Be careful of what you wish for, Gretchen thought.

She’d made a wish and it had come true. Hadn’t she wanted to work in the museum or join Nina in her ghost hunt instead of directing the play? Here she was, at the museum, working on a ghost project. But she wasn’t sure she wanted it any longer.

“John and Emma Swilling had one child, a girl named Flora,” Nina said while Gretchen unlocked the door to the home they were converting into a museum. “Emma died giving birth, as we thought. John raised his daughter alone. After he died, Flora, who must have been in her midtwenties by then, kept the house, moving her own family into it in the fifties and raising two children of her own, Richard and Rachel.”

Gretchen turned on an entry light.

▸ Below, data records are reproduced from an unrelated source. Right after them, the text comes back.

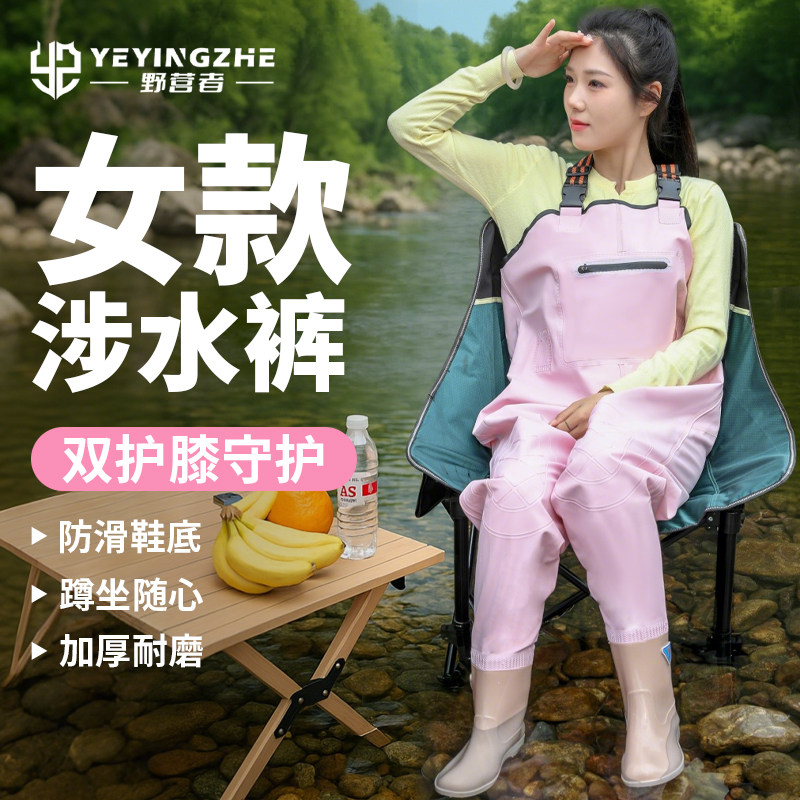 野营者女士下水裤赶海装备大人防水衣下半身涉水服钓鱼裤水鞋连身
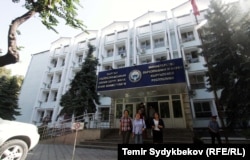 Министерство образования и науки КР.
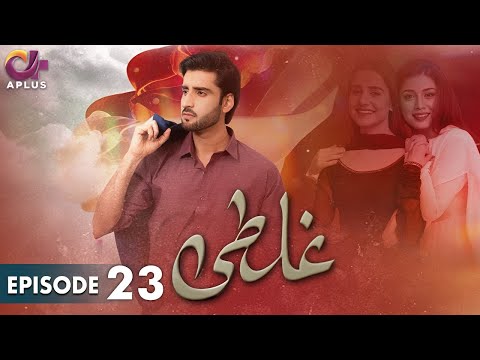 Pakistani Drama | Ghalti - EP 23 | Aplus Gold | Agha Ali, Sania Shamshad | C2N1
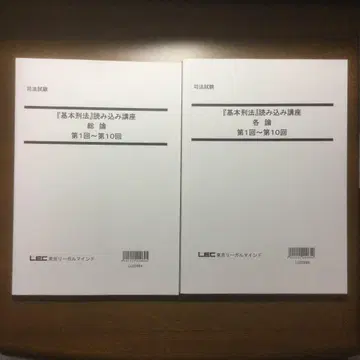 사법시험 LEC 기본 형법 읽기 강좌 오오츠카 히로시 총론 각론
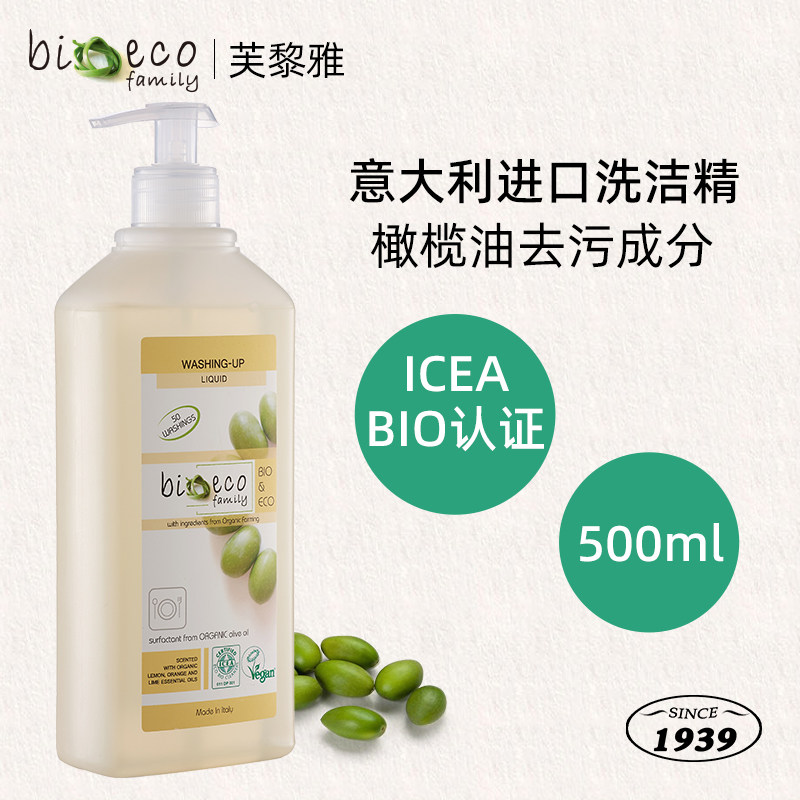 bioecofamily旗舰店进口洗洁精
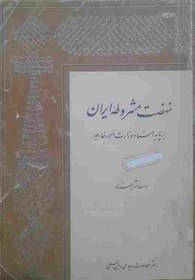 تصویر نهضت مشروطه ایران، بر پایه اسناد وزارت امور خارجه 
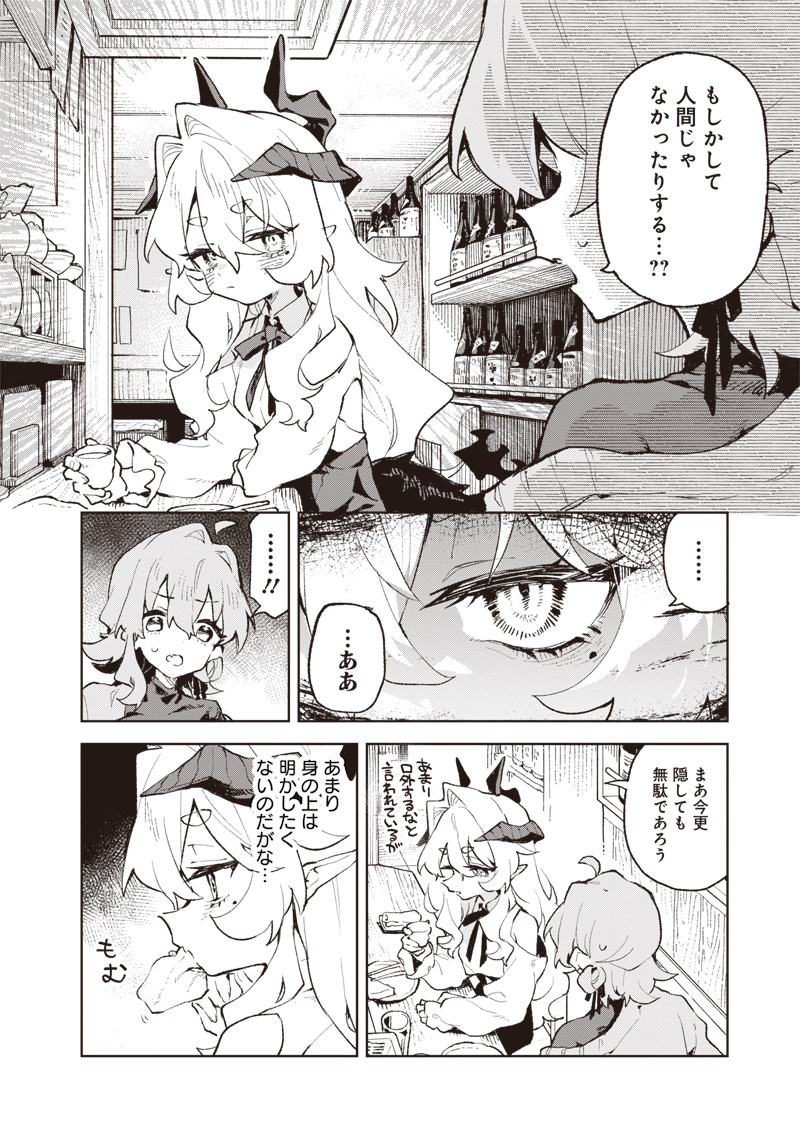 Maou-sama no Kinyoubi Chapter 1 32ページ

Learning the names of the house’s former inhabitants made them come alive for her. What these walls could tell her if they could talk!

“How do you know so many details?” Caroline asked her sister.

“It was amazingly easy, considering how hard it’s been to find out who the latest owner is. I called the historical society. They dug through the records and gave me the information over the phone. I called as soon as we left the cemetery.”